Exercise
Can you restate the records below word for word?

Saved entries
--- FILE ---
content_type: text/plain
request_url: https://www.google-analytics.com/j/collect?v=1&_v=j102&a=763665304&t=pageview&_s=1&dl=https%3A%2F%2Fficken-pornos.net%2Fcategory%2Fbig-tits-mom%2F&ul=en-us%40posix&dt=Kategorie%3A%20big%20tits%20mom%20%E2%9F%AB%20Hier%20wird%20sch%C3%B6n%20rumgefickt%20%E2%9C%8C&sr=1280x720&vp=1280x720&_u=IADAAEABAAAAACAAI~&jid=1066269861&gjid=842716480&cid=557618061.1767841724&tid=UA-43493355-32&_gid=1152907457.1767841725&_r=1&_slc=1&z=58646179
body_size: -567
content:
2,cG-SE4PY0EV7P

Answer to this task
--- FILE ---
content_type: text/plain
request_url: https://www.google-analytics.com/j/collect?v=1&_v=j102&a=763665304&t=pageview&_s=1&dl=https%3A%2F%2Fficken-pornos.net%2Fcategory%2Fbig-tits-mom%2F&ul=en-us%40posix&dt=Kategorie%3A%20big%20tits%20mom%20%E2%9F%AB%20Hier%20wird%20sch%C3%B6n%20rumgefickt%20%E2%9C%8C&sr=1280x720&vp=1280x720&_u=IADAAEABAAAAACAAI~&jid=1066269861&gjid=842716480&cid=557618061.1767841724&tid=UA-43493355-32&_gid=1152907457.1767841725&_r=1&_slc=1&z=58646179
body_size: -567
content:
2,cG-SE4PY0EV7P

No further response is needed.